──────── EXCERPT

# PC won't recognize USB devices



## farragut (Jan 5, 2014)

Hi all. My ASUS UX32VD Ultrabook (Win8) often won't recognize any of my USB devices (eg, storage device, mouse, etc.). The only way I can remedy this is to restart. If I then unplug a device after restart, then plug it back in--same problem--no recognition of that device. Any thoughts? Many thanks in advance! farragut


----------



## spunk.funk (May 13, 2010)

Go to Search and type *CMD.* Right click the *CMD* results and *Run As Administrator*. In the Elevated* Command Prompt* type *SFC /scannow* and press enter. This will replace any missing system files. 
Then go to the Asus drivers site ASUS Service | North America for your model and download the* Chipset* driver (USB Support)

────────────────

▸ **WHAT THE TASK ASKS**
Can you continue the forum thread about the PC that won't recognize USB devices, starting right after its last line?

──────── MATERIAL SHOWN

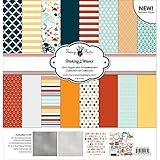 Fancy Pants Designs 2534 Making Waves Collection Kit for Scrapbooking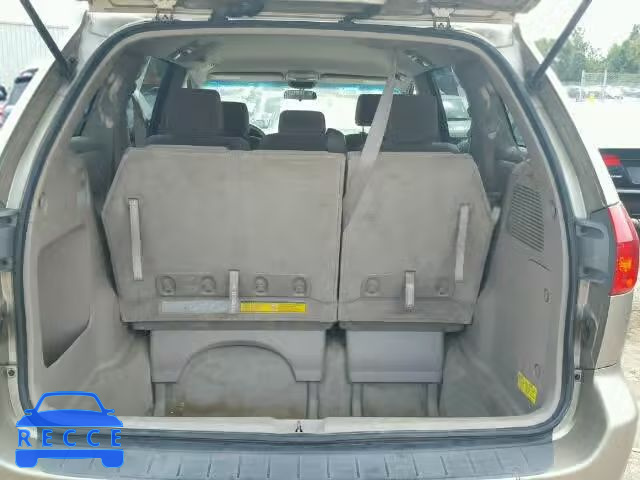 2006 TOYOTA SIENNA 5TDZA23C96S454274 image 8
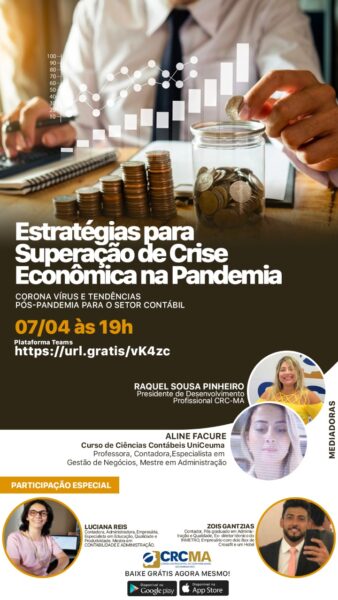 Live – Estratégias para Superação de Crise Econômica na Pandemia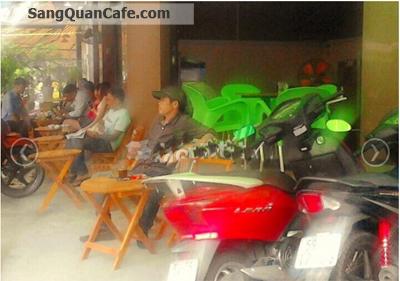 Sang quán cafe mặt tiền gốc ngã 3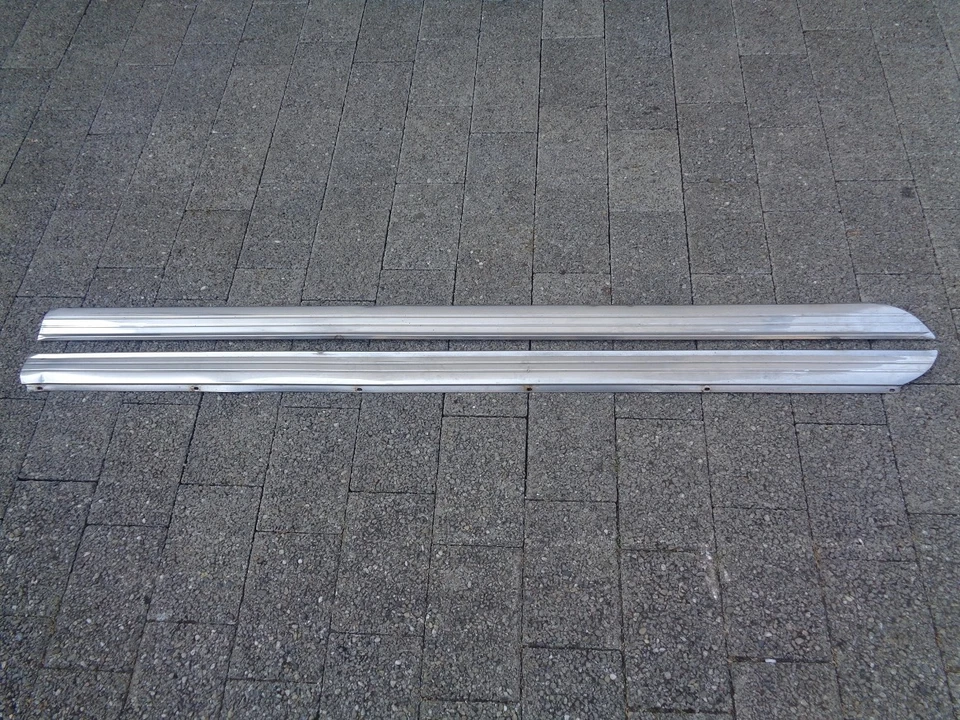 Simca 1301 1501 Chrom Zierleiste Moulding Einstiegsleiste SET orig. - Bild 1 von 4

────────────────

▸ **TASK OUTPUT**
----------



## farragut (Jan 5, 2014)

Thx, Spunk. Re: downloading the chipset driver, the note provided by Asus says it's to be used for upgrading from Win7 to Win8. Does this matter? -farragut


----------



## spunk.funk (May 13, 2010)

it shouldn't matter.


----------



## billingstad (Jan 7, 2014)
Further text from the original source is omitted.